Cryptocurrency is a digital asset that operates independently of central banks and governments. It relies on peer-to-peer software and cryptography to create a public ledger called a blockchain. Each computer that supports a cryptocurrency’s network (“nodes”) has a copy of the blockchain, which is used to verify transactions and reach consensus on who owns which coins. By using a public blockchain, anyone can validate or timestamp new transaction records without the need for a trusted third party such as a bank. Bitcoin and many other cryptocurrencies use a variety of different validation techniques (proof of work, proof of stake) to prevent fraud or theft.

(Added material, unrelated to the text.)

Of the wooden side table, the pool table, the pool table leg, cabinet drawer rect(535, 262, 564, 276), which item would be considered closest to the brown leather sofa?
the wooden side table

A major advantage of cryptocurrencies is that they allow for quick and cheap international money transfers. While wire transfers can take a day or more, cryptocurrency transactions can be completed in minutes or even seconds. They can also be done anonymously, which makes them popular with people who want to avoid government-imposed restrictions. For example, dissidents in authoritarian countries have raised funds in Bitcoin to bypass state controls. Terrorist groups and drug dealers also traffic in cryptocurrencies to avoid detection.

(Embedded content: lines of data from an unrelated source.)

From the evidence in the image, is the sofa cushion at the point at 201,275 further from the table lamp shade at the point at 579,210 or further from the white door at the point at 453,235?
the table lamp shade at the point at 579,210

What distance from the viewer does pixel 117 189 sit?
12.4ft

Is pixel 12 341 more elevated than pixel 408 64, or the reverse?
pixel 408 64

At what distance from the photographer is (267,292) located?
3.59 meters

However, it’s important to note that cryptocurrencies are volatile and can lose value quickly. They are also not insured like money in a bank account. Investors should choose a reliable exchange and protect their wallets at a level appropriate to the amount of money they’re investing. Some exchanges require a photo ID or other documents to sign up, and may require that you have two-factor authentication enabled so you can log in securely.
When choosing an exchange, it’s best to look for one that charges low fees. Higher fees don’t necessarily correlate with better service or more protection. You should also find out whether the exchange offers the cryptocurrency you’re interested in, and how the fee structure works. Typically, you will deposit funds into your crypto exchange account using a bank transfer or other methods. Then, you’ll use your crypto to buy or sell at the exchange. The exchange will usually send you a code via text or email to verify your identity as part of the know-your-customer process.

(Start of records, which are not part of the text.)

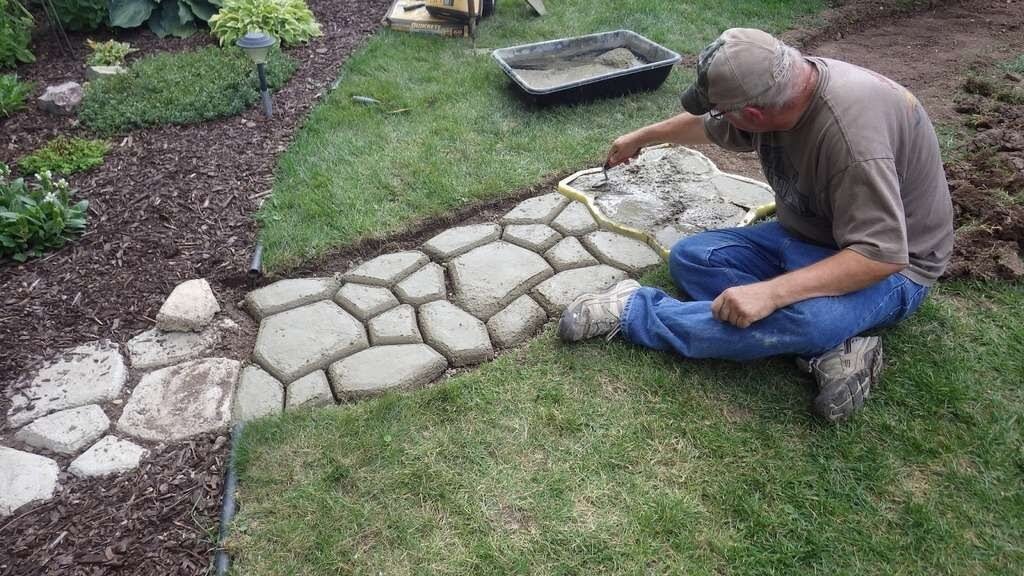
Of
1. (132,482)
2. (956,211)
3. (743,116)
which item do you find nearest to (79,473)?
(132,482)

Once you have your cryptocurrency, you’ll store it in a wallet that’s protected by the security measures the exchange uses. Some wallets are mobile-only, while others are a combination of a software application on your computer or smartphone and an offline “hard wallet” that you keep in a safe location. It’s best to make sure you keep your hard wallet’s seed words (a long string of characters) somewhere safe, in case something happens to your hardware.
While some wealth managers, including New York-based Ian Harvey, are starting to invest in cryptocurrencies for their clients, it’s important to do your research. If you’re considering putting any of your own money into crypto, search online for the cryptocurrency name and words such as “scam” or “review.” And always remember that there are no guarantees when it comes to investments.